Issue of a Supreme Court Vacancy Heats Up on 2 Fronts

McConnell's stance on a Biden pick and confirmation of Ketanji Brown Jackson
By John Johnson,  Newser Staff
Posted Jun 15, 2021 7:53 AM CDT
Issue of a Supreme Court Vacancy Heats Up on 2 Fronts
In this April 2021 photo, Ketanji Brown Jackson testifies before the Senate Judiciary Committee.   (Kevin Lamarque/Pool via AP)

In the last 24 hours, the question of whether President Biden will be able to put a judge on the Supreme Court intensified on two fronts. The first came when Mitch McConnell made clear that if Republicans regain control of the Senate next year, he would almost certainly block a Biden pick in 2023 and 2024. Meanwhile, a woman widely considered to be a Biden frontrunner for a Supreme Court vacancy won confirmation to a powerful appeals court. Coverage:

  • The judge: The Senate confirmed Ketanji Brown Jackson, 50, to the US Court of Appeals for DC by a vote of 53-44. She's a Harvard grad and former clerk for Stephen Breyer and is on everybody's short list as a Biden pick, reports the Wall Street Journal. Jackson has been a federal trial judge since 2013 and before that represented indigent defendants as a public defender.

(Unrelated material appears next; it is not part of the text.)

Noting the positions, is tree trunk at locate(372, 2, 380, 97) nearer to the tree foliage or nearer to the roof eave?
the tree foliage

  • Small world: Jackson will replace Merrick Garland on the DC court, considered the second highest court in the US, per the New York Times. Garland, of course, is now the attorney general, and it was his nomination to the Supreme Court that McConnell famously derailed in 2016. The DC court is considered to be an "incubator" for Supreme Court justices, according to the Times, and Biden had pledged to nominate a Black woman should a vacancy arrive.
  • Timing: All of the above means that more pressure than ever will be on Breyer to announce his retirement later this month, at the end of the current term, writes Chris Cillizza at CNN. He notes that Rep. Alexandria Ocasio-Cortez publicly said she would "lean toward yes" when asked over the weekend if the 82-year-old should quit now. So far, no Democratic senators have said anything to that effect publicly. Should Breyer stay on, the stakes in next year's fight for Senate control will be "especially large," notes Cillizza.
  • Not a slam dunk: Breyer stepping down in 2022 gives Democrats a much better chance of filling a court opening, and Jackson is the likely pick, but that still doesn't mean an "easy path" for her, notes the Politico Nightly newsletter. "Justice Amy Coney Barrett won three Democratic votes in 2017 for her own appellate court nomination," but when "Trump picked Barrett for the high court three years later, every Senate Democrat voted no." Democrats could afford zero defections.